The decision stems from a 2006 lawsuit filed by Vincent and Liza Concepcion over a $30.22 sales tax that showed up on their cellphone bill from AT&T, which they said promised free service. After their suit was consolidated in a class action, AT&T moved to compel arbitration. The federal district court found the arbitration clause unconscionable under California law because it prohibited class actions, and the U.S. Court of Appeals for the Ninth Circuit affirmed.
On behalf of AT&T, Mayer Brown partner Andrew Pincus argued to the Supreme Court that the Federal Arbitration Act pre-empted the California law. Justice Antonin Scalia, writing for the majority, agreed. “Requiring the availability of classwide arbitration interferes with fundamental attributes of arbitration and thus creates a scheme inconsistent with the FAA,” he concluded.
The Litigation Daily talked to winning lawyer Pincus on Wednesday. “What the court is saying generally is that states can’t say we’ll only enforce your arbitration clause if it includes procedures that basically turn arbitration into the equivalent [of a class action lawsuit],” said Pincus, who has argued 22 cases before the high court, according to his firm biography.
In his dissent on behalf of the court’s more liberal wing, Justice Stephen Breyer invoked principles of federalism. “Recognition of that federalist ideal, embodied in specific language in this particular statute, should lead us to uphold California’s law, not to strike it down.” Justice Breyer pointed out the most obvious practical problem with contracts that ban class arbitrations: “[They] can lead small-dollar claimants to abandon their claims rather than to litigate them.”
Deepak Gupta, the lawyer at Public Citizen who argued for the Concepcions, said the decision dealt a “crushing blow” to consumers and employees. “Now, whenever you sign a contract to get a cell phone, open a bank account or take a job, you may be giving up your right to hold companies accountable for fraud, discrimination or other illegal practices,” Gupta said in a statement.
Defense lawyers told the Litigation Daily they were already getting calls from clients looking for advice on how to use the decision to their advantage. “It’s going to change the leverage in these sorts of litigation situations,” said employment lawyer Gerald Maatman of Seyfarth Shaw. “Why would any company now want any agreement that would allow for a class action, given the problems that a class action can allow?”

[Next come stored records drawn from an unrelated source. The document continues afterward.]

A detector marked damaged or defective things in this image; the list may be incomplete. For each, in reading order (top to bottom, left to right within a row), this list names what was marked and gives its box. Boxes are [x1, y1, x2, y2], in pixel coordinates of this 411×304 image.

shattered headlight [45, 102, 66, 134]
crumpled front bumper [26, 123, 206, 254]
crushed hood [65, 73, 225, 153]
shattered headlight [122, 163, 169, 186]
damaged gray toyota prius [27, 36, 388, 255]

Plaintiffs lawyers, of course, expressed dismay. Jeremy Heisler of Sanford Wittels & Heisler, whose firm won a $250 million gender discrimination verdict against Novartis, called the decision “extreme” and predicted it would cause employees to keep quiet about discrimination and overtime abuses. “A class action is a necessary weapon for an employee whose rights are being violated,” Heisler said. “Unfortunately, it seems the court made a policy and political decision that the employer’s interest must come out ahead.”